◆ **Takenlijst**
1: Op welke datum is volgens de tekst over Racobri het ontbindingsbesluit genomen?
2: Herhaal woordelijk het stuk uit de tekst over Racobri, van "Met inachtneming van" tot en met "kan worden genomen.".
#### Getoonde tekst
Met inachtneming van het vorenoverwogene is de rechtbank van oordeel dat het ontbindingsbesluit van 1 februari 2016 rechtsgeldig is genomen. Nu er sprake is van een turboliquidatie betekent dit dat Racobri op grond van artikel 2:19 lid 4 BW direct is opgehouden te bestaan en dat artikel 2:19 lid 5 BW toepassing mist, nu immers is vastgesteld door betrokkenen dat er geen baten meer aanwezig waren Dit betekent dat door Racobri thans geen besluit tot herroeping van het ontbindingsbesluit kan worden genomen.



4.9.
Doch zelfs voor zover er al vanuit zou moeten worden gegaan dat Racobri op het moment van haar ontbinding nog over baten beschikte en dat zij dus niet op grond van artikel 2:19 lid 4 of lid 6 BW is opgehouden te bestaan, dan is er naar het oordeel van de rechtbank ook dan niet voldaan aan de voorwaarden voor herroeping van het ontbindingsbesluit. Derden mogen immers geen nadeel ondervinden van de herroeping. Door verzoeker wordt weliswaar gesteld dat de herroeping van het ontbindingsbesluit geen afbreuk doet aan de eisen van rechtszekerheid en de rechten van derden, doch dit is niet, althans onvoldoende, geconcretiseerd en onderbouwd. Er lijkt veeleer sprake te zijn van het tegendeel. Het is immers de bedoeling van - onder meer - verzoeker om “alles terug te draaien”, hetgeen zou betekenen dat ENVIEM Oil als schuldeiser een vordering zou hebben op een gefailleerde vennootschap, aangezien [X] inmiddels is gefailleerd. De stelling van verzoeker dat ENVIEM Oil ten onrechte is bevoordeeld door de ontbinding, kan verzoeker, wat hier verder ook van zij, niet baten, aangezien uit eerdergenoemd arrest van de Hoge Raad volgt dat voor het antwoord op de vraag of derden door herroeping van het ontbindingsbesluit in hun belangen zijn geschaad niet beslissend is of zij als gevolg van de ontbinding voordeel hebben genoten. Bovendien is niet uit te sluiten dat er naast ENVIEM Oil andere derden zijn die nadeel zouden kunnen ondervinden van de herroeping van het ontbindingsbesluit, waaronder bijvoorbeeld de onderneming die na ENVIEM Oil brandstof heeft geleverd. De rechtbank komt dan ook tot de conclusie dat het voorzienbaar is dat derden door de herroeping van de ontbinding nadeel (kunnen) ondervinden. Dit staat (ook) in de weg aan de herroeping van het ontbindingsbesluit, tenzij compensatie of garanties worden geboden of anderszins zekerheid wordt gesteld. Daarvan is niet gebleken.



4.10.
########
#### Aangeleverde gegevens
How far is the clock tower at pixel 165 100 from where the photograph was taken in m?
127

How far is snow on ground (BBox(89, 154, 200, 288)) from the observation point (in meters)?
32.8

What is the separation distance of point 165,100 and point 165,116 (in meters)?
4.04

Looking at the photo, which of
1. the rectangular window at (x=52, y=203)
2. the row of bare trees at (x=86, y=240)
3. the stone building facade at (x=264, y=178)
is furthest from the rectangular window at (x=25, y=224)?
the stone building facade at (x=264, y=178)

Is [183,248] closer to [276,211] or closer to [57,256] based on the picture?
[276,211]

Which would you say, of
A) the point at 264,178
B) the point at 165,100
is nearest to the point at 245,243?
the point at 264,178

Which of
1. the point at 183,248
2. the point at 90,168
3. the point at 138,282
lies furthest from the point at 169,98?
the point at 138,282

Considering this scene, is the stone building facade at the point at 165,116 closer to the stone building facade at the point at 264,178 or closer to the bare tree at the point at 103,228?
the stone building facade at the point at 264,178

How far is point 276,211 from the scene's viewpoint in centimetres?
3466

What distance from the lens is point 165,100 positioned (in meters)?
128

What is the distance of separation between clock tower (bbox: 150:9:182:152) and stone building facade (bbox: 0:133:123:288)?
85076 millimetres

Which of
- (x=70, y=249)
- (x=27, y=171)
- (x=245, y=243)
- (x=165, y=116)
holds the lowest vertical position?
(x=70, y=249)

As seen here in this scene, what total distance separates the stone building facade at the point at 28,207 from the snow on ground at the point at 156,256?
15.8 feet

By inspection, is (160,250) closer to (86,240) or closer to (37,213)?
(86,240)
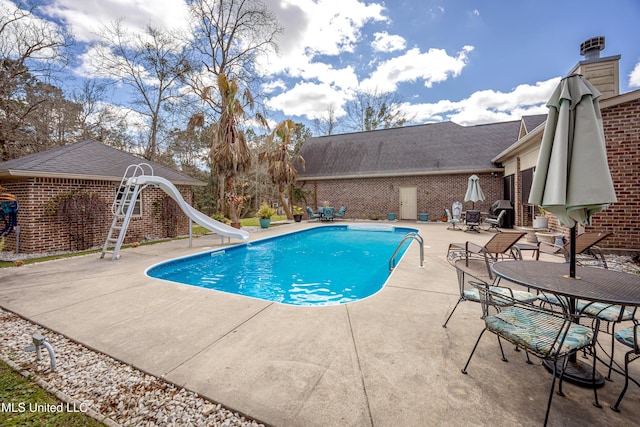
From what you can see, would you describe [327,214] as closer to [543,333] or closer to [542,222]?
[542,222]

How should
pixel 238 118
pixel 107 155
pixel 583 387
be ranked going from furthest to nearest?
pixel 238 118, pixel 107 155, pixel 583 387

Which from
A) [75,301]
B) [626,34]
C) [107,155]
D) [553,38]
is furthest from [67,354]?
[553,38]

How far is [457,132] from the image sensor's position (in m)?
16.7

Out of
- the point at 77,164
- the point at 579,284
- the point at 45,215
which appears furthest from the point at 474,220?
the point at 45,215

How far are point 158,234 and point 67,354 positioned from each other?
8442 millimetres

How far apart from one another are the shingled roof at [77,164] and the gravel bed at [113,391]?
647 centimetres

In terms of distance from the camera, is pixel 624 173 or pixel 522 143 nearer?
pixel 624 173

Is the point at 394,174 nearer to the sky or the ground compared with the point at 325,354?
nearer to the sky

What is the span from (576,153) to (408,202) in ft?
48.0

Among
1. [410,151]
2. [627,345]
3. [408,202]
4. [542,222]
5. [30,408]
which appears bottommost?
[30,408]

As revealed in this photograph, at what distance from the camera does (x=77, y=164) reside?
26.0 feet

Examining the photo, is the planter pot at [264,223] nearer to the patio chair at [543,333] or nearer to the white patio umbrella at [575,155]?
the patio chair at [543,333]

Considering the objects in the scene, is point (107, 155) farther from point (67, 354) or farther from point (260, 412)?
point (260, 412)

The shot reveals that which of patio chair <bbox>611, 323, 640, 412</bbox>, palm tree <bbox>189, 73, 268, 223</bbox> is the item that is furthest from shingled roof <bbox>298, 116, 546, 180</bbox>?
patio chair <bbox>611, 323, 640, 412</bbox>
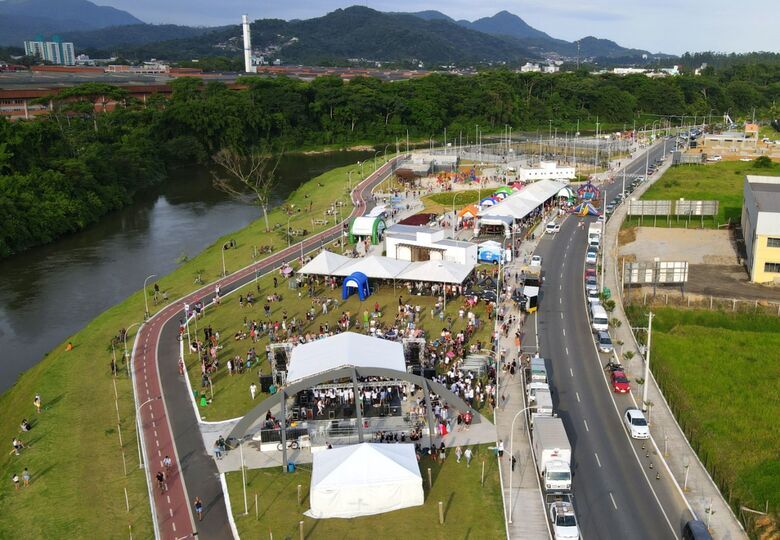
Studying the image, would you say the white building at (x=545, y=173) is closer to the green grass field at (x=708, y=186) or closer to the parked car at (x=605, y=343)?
the green grass field at (x=708, y=186)

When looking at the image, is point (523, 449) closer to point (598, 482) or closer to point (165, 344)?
point (598, 482)

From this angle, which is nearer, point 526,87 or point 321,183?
point 321,183

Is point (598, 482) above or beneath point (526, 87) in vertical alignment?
beneath

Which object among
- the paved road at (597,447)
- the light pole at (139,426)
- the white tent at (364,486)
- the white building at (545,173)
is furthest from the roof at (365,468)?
the white building at (545,173)

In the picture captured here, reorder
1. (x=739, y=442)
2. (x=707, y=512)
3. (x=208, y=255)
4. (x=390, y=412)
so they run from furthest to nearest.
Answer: (x=208, y=255)
(x=390, y=412)
(x=739, y=442)
(x=707, y=512)

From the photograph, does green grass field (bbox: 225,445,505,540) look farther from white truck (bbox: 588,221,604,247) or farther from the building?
white truck (bbox: 588,221,604,247)

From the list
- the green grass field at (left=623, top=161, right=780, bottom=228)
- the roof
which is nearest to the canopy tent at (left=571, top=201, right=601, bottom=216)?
the green grass field at (left=623, top=161, right=780, bottom=228)

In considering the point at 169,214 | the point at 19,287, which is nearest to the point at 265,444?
the point at 19,287
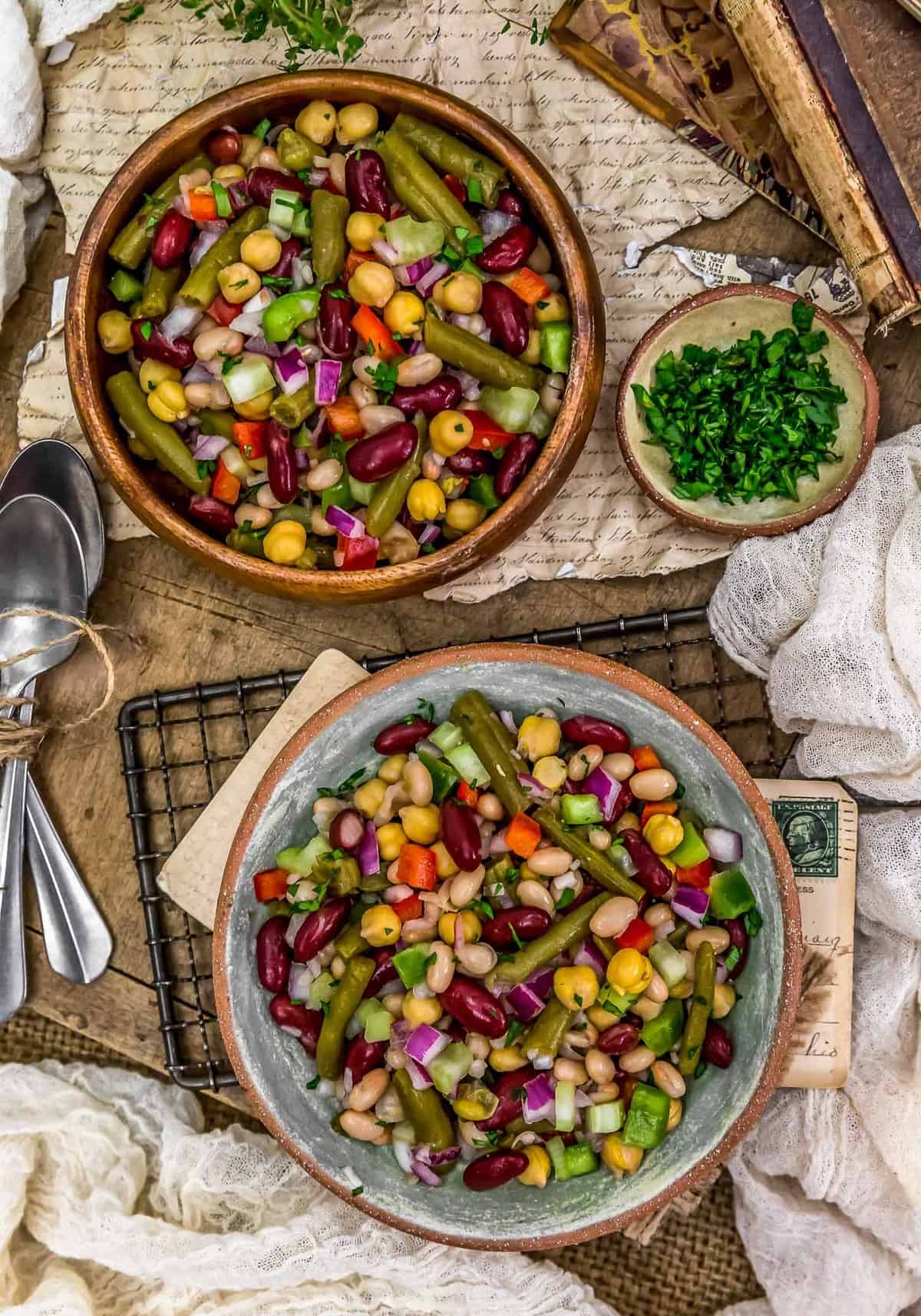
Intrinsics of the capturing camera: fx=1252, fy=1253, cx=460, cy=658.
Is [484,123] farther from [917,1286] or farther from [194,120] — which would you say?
[917,1286]

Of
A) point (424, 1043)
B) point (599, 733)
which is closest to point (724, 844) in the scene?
point (599, 733)

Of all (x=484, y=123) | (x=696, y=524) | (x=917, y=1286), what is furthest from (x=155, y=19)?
(x=917, y=1286)

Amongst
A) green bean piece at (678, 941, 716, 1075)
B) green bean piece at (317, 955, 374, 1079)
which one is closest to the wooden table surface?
green bean piece at (317, 955, 374, 1079)

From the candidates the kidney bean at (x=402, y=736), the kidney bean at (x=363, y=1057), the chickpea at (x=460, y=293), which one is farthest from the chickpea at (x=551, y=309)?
the kidney bean at (x=363, y=1057)

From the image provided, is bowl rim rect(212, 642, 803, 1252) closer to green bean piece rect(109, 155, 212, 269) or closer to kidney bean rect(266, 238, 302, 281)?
kidney bean rect(266, 238, 302, 281)

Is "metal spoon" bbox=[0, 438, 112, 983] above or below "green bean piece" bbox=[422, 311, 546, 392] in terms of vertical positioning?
below

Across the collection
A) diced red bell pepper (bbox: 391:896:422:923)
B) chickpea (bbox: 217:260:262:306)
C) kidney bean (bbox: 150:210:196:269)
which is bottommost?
diced red bell pepper (bbox: 391:896:422:923)

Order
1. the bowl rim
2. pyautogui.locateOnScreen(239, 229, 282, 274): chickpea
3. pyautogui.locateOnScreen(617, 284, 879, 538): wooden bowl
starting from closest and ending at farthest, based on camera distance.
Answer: the bowl rim → pyautogui.locateOnScreen(239, 229, 282, 274): chickpea → pyautogui.locateOnScreen(617, 284, 879, 538): wooden bowl

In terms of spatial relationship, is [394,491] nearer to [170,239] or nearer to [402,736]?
[402,736]
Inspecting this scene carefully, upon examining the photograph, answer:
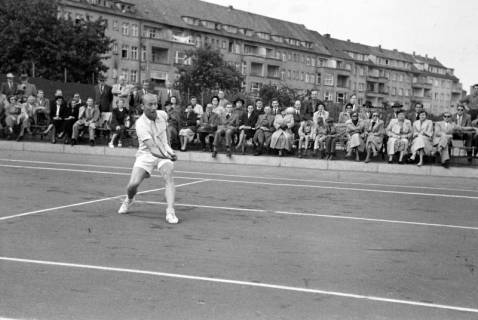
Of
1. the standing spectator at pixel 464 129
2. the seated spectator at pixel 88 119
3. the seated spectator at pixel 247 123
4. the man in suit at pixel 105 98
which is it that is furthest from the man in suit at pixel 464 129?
the seated spectator at pixel 88 119

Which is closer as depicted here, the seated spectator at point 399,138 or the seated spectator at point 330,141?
the seated spectator at point 399,138

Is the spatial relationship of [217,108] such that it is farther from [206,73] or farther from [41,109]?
[206,73]

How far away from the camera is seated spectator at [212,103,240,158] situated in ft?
73.0

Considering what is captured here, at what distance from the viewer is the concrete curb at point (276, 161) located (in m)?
19.9

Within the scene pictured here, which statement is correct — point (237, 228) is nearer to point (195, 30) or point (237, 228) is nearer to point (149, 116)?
point (149, 116)

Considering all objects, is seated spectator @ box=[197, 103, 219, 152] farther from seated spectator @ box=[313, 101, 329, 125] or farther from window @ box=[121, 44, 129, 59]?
window @ box=[121, 44, 129, 59]

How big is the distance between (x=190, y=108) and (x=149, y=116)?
46.4ft

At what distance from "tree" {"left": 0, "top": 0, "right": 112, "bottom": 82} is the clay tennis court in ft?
170

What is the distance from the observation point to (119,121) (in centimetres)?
2370

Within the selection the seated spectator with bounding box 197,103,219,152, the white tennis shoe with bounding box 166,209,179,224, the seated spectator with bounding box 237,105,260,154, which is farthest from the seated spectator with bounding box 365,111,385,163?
the white tennis shoe with bounding box 166,209,179,224

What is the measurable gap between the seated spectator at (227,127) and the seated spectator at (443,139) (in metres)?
6.28

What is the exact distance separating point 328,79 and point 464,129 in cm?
12202

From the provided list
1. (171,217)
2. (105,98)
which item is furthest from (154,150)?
(105,98)

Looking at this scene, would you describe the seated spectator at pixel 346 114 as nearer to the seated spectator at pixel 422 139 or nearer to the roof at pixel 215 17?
the seated spectator at pixel 422 139
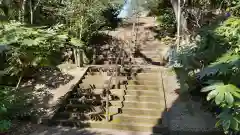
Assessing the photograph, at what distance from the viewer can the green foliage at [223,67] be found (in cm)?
327

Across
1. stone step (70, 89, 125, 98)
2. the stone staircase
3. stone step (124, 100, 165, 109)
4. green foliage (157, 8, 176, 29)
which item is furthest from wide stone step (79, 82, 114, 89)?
green foliage (157, 8, 176, 29)

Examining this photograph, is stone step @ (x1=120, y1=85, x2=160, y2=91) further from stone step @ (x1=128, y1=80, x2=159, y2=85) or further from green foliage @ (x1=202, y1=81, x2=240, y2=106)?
green foliage @ (x1=202, y1=81, x2=240, y2=106)

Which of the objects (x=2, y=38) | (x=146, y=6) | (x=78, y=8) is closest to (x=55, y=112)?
(x=2, y=38)

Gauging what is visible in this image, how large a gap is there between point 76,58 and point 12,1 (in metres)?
2.79

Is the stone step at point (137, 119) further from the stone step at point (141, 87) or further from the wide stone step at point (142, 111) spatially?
the stone step at point (141, 87)

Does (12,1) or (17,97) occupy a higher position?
(12,1)

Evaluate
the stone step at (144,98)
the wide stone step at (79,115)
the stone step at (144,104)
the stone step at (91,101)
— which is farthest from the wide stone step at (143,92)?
the wide stone step at (79,115)

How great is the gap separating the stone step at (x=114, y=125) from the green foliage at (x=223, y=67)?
153 cm

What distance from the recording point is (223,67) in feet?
11.6

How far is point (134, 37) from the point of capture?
1215 cm

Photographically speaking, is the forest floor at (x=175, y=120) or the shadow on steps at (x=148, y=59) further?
the shadow on steps at (x=148, y=59)

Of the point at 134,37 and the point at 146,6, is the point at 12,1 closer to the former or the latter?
the point at 134,37

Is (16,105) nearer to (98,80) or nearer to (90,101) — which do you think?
(90,101)

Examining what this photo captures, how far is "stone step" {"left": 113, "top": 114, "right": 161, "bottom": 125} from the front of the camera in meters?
6.53
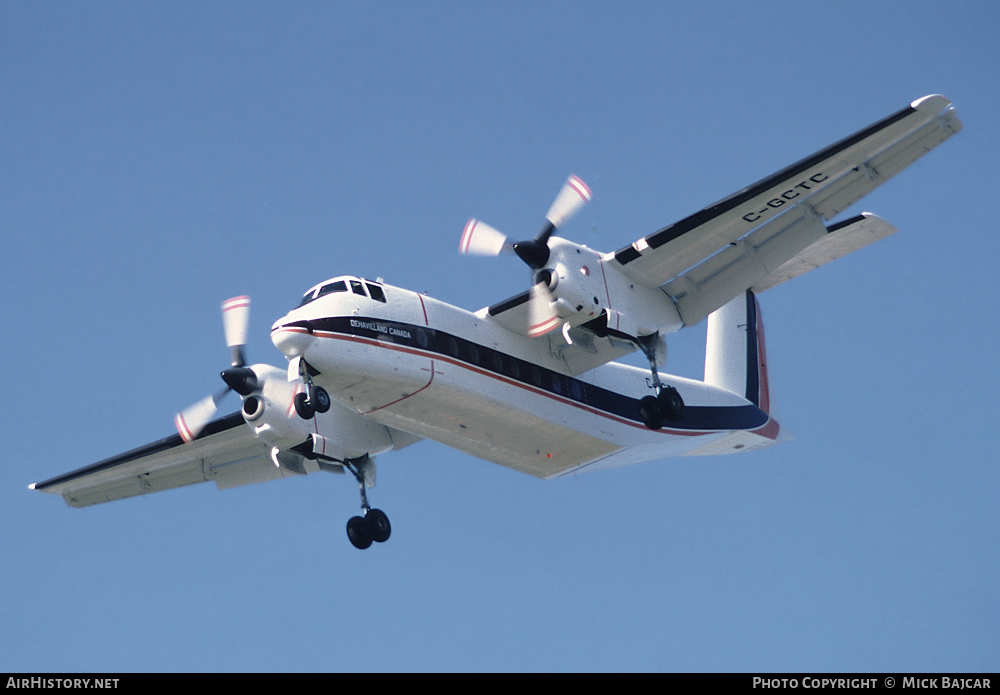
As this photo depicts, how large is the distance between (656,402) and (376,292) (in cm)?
479

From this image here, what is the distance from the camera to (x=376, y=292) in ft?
50.6

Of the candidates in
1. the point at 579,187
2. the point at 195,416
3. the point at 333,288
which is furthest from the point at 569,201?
the point at 195,416

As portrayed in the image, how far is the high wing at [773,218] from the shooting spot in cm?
1505

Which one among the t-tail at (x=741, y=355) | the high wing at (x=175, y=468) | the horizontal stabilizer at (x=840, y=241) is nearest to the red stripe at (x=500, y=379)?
the t-tail at (x=741, y=355)

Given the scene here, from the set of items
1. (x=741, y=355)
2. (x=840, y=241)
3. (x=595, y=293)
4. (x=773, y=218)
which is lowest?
(x=595, y=293)

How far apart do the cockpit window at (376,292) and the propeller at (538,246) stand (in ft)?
6.97

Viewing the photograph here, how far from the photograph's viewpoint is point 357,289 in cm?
1520

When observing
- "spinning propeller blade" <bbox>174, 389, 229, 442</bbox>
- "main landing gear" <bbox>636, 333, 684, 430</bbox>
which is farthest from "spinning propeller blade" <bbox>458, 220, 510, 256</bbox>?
"spinning propeller blade" <bbox>174, 389, 229, 442</bbox>

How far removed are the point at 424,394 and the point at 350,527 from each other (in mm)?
3225

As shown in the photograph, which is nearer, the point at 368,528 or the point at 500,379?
the point at 500,379

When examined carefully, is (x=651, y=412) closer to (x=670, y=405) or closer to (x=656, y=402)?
(x=656, y=402)

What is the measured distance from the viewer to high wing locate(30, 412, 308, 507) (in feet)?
########
◆ **Uitwerkingen**
1: Op 1 februari 2016.

2:
Met inachtneming van het vorenoverwogene is de rechtbank van oordeel dat het ontbindingsbesluit van 1 februari 2016 rechtsgeldig is genomen. Nu er sprake is van een turboliquidatie betekent dit dat Racobri op grond van artikel 2:19 lid 4 BW direct is opgehouden te bestaan en dat artikel 2:19 lid 5 BW toepassing mist, nu immers is vastgesteld door betrokkenen dat er geen baten meer aanwezig waren Dit betekent dat door Racobri thans geen besluit tot herroeping van het ontbindingsbesluit kan worden genomen.